Job Summary
\
The primary goal of this position is to implement proactive improvements in the performance, reliability, and developer experience of the platform products and services across Kubernetes-based infrastructure running on-premise and in AWS/GCP environments.
\
Key Responsibilities
\
* Design, implement, and maintain developer-friendly tools to improve productivity, code quality, and deployment efficiency for Kubernetes-based workloads.
* Identify bottlenecks in integration and deployment pipelines and implement enhancements to support faster, more reliable deployments to on-premise and cloud Kubernetes clusters.
* Collaborate with development teams to enable self-service tooling for managing deployments, logs, and infrastructure resources in Kubernetes environments.
* Continuously improve build, test, and deployment automation for Kubernetes infrastructure across on-premise and cloud environments (AWS/GCP).
* Provide better visibility into Kubernetes environments through improved observability tools, dashboards, and metrics.
* Manage and improve Kubernetes orchestration across on-premise infrastructure and AWS/GCP clusters to ensure reliability, scalability, and consistency.
* Enhance observability by implementing robust monitoring, logging, and alerting solutions tailored to Kubernetes workloads using tools like Grafana, Loki or cloud-native tools like CloudWatch (AWS) and Stackdriver (GCP).
* Collaborate with Engineering Leadership to implement reliability engineering practices such as load testing, chaos testing, and recovery mechanisms for Kubernetes services.
\
Required Skills and Qualifications
\
* Bachelor's or Master's degree in Computer Science, Engineering, or related field.

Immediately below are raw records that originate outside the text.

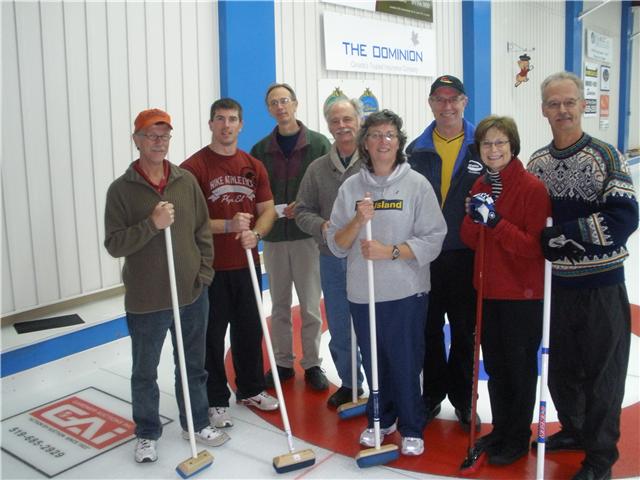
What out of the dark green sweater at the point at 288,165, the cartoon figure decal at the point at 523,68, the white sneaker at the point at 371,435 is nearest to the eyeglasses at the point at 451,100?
the dark green sweater at the point at 288,165

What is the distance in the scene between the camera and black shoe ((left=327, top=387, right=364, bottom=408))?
10.6 feet

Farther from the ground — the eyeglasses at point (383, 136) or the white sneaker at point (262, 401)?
the eyeglasses at point (383, 136)

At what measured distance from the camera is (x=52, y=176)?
3953 mm

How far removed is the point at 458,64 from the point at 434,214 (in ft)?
23.1

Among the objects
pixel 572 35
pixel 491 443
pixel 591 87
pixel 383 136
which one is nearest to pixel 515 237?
pixel 383 136

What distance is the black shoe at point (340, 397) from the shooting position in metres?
3.23

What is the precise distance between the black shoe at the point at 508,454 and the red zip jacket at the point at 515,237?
691 millimetres

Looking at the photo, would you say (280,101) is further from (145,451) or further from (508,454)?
(508,454)

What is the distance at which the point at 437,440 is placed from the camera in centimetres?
281

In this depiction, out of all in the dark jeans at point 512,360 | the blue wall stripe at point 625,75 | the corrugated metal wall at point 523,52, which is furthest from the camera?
the blue wall stripe at point 625,75

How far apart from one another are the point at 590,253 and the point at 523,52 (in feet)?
31.2

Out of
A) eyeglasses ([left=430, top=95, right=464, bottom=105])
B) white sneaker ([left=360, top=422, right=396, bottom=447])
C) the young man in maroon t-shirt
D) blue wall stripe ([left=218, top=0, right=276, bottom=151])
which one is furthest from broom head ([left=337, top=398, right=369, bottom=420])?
blue wall stripe ([left=218, top=0, right=276, bottom=151])

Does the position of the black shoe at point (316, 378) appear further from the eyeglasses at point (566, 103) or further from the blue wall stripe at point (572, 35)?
the blue wall stripe at point (572, 35)

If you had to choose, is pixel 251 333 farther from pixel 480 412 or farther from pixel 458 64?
pixel 458 64
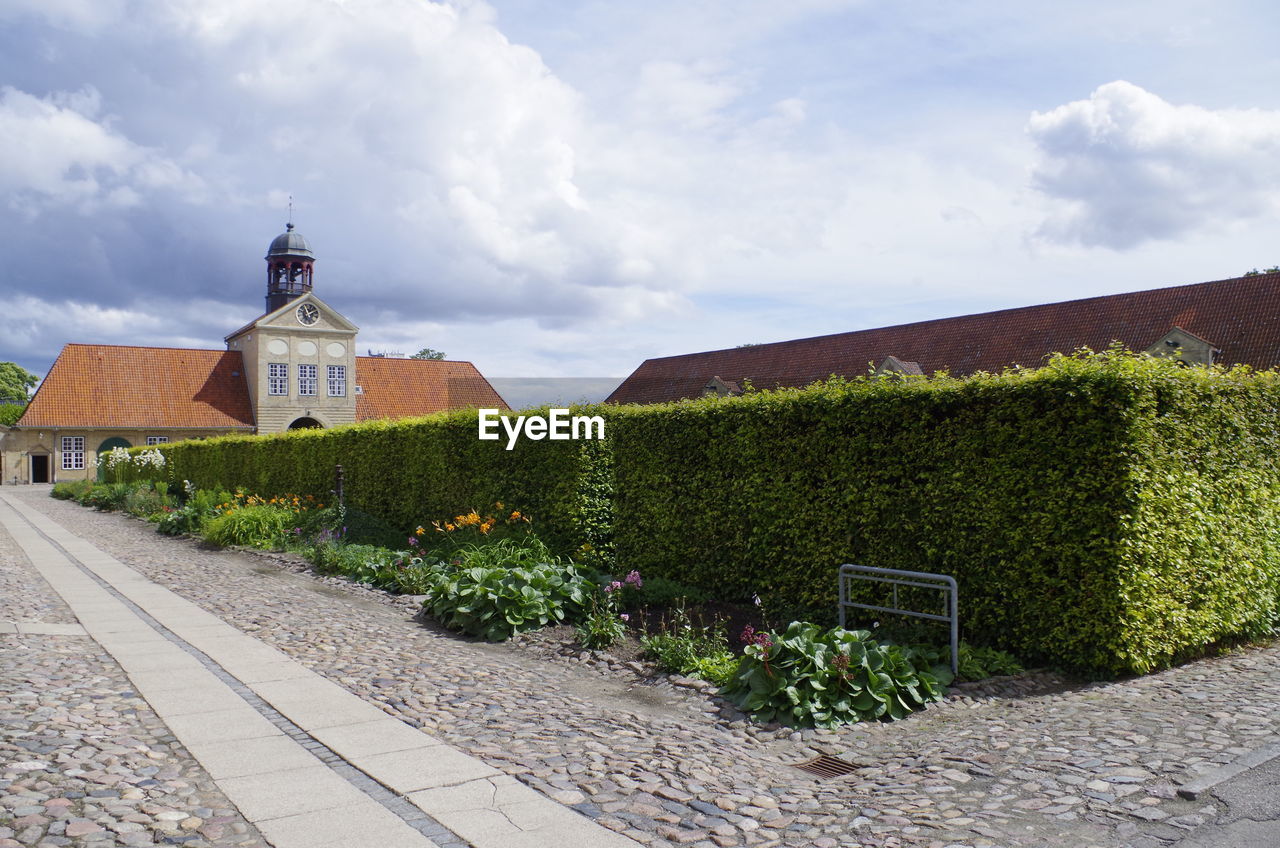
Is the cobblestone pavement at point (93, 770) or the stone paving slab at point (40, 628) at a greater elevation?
the cobblestone pavement at point (93, 770)

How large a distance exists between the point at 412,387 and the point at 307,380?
6953 mm

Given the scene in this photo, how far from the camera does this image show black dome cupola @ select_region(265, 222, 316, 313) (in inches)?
1989

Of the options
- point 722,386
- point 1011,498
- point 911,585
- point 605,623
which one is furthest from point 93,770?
point 722,386

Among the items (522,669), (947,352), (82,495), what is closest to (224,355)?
(82,495)

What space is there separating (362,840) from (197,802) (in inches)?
40.0

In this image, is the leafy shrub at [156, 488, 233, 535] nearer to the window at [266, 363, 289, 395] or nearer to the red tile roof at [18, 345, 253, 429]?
the window at [266, 363, 289, 395]

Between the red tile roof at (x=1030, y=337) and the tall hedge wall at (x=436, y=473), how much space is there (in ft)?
41.3

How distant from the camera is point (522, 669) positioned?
24.2 ft

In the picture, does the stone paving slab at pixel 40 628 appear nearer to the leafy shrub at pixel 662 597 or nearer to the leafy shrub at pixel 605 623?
the leafy shrub at pixel 605 623

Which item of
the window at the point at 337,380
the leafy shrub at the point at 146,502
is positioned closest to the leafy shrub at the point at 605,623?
the leafy shrub at the point at 146,502

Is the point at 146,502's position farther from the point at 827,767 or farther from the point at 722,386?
the point at 827,767

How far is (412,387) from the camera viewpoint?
54.5 m

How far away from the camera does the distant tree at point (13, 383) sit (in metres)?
91.6

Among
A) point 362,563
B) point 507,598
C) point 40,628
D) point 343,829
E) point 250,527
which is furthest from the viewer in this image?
point 250,527
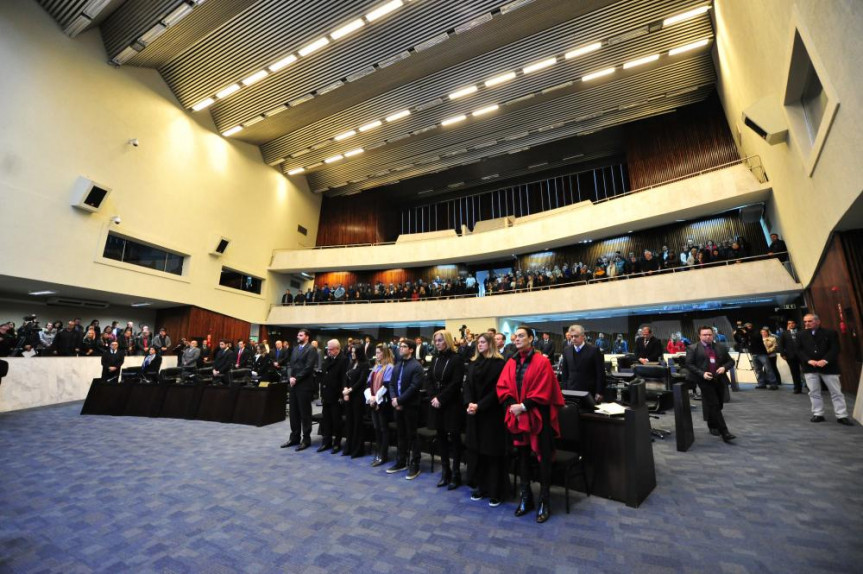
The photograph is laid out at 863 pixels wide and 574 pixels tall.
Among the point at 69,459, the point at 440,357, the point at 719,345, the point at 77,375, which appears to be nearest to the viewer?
the point at 440,357

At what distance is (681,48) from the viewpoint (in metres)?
10.2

* 2+ years of experience in software development, systems engineering, or a related field.
* Experience with automation tools like Ansible, Terraform, Helm, and ArgoCD.
* Proficiency in at least one programming language such as Go, Python, or Java.
* Knowledge of container platforms like Kubernetes.
* Expertise in observability tools like Grafana, Prometheus, and New Relic.
* Experience with cloud-native technologies and Linux fundamentals.
\
Benefits
\
* Salary continuance insurance.
* Additional 5 days of leave per year (conditions apply).
* NEP Travel benefits & discounts including Qantas Club Membership.
* Discounts through Employment Hero Work app.
* Employee Assistance Programme.
\
About Our Process
\
We are committed to employing individuals who align with our values and meet the requirements of the role. As part of the recruitment process, there may be several checks conducted to demonstrate applicants' suitability for a role.